Sunday, December 31, 2017

Doctors rush to get hitched after PG entrance exam, wedding planners cheerful.


Mumbai: In unexpected developments which have surprised even the experienced marriage pundits who got doctors to bite the bullet in the past, it has been seen that there is a rush among medical students to get engaged / married immediately after next week's NEET PG medical entrance exam.

A survey conducted by The QuackDoses revealed that while previously girls after easily securing a PG seat though both, the general and the women category would wait for their MBBS days boyfriend to get a PG seat after a 2 or 3 year drop, they now prefer to get engaged / married immediately after their 1st attempt together just to change their Facebook relationship status from ‘Its Complicated’ to ‘Engaged / Married’.

With recent reports of non IIT engineers not getting placed this year, many engineering colleges shutting down, market trends of engineers being ready to work for 5K and those with additional MBA degree for 20K, parents of medical students too seem to be happy to get rid of their already frustrated child and let them marry a MBBS graduate, now in demand as RMOs in corporate hospitals across the country.

Our Samwadata spoke to Dr. Tharki Kunwara who is preparing to give his 3rd PG attempt in 2018. “My Facebook home page news feed is flooded with people creating life events of getting engaged or married. Even my best friend who always said that he was doing ‘TP’ with his girlfriend is actually getting married to her in the week after the exam. It is most frustrating is to see the photographs of my juniors getting hitched too. How can people not wait till 1st or 2nd year of residency?”
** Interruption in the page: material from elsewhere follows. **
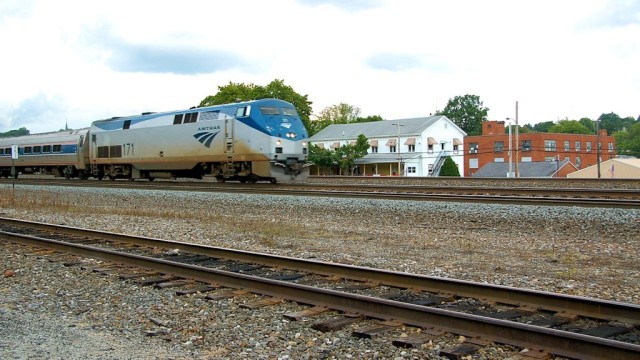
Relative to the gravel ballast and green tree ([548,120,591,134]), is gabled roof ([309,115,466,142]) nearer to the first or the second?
the gravel ballast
Whether such changing trends are means of male medical students to ‘once in a lifetime’ get more than 100 likes on their profile pictures or for the BF waiting females to avoid the other batch mates who start hitting on them through Whatsapp / Facebook Messenger, only time will tell.

Although the wedding planners seem to be celebrating their unexpectedly expanding client base, the developments could spell doomsday for single male doctors who finally secure ‘The coveted PG seat’ but would now fail to find any suitors.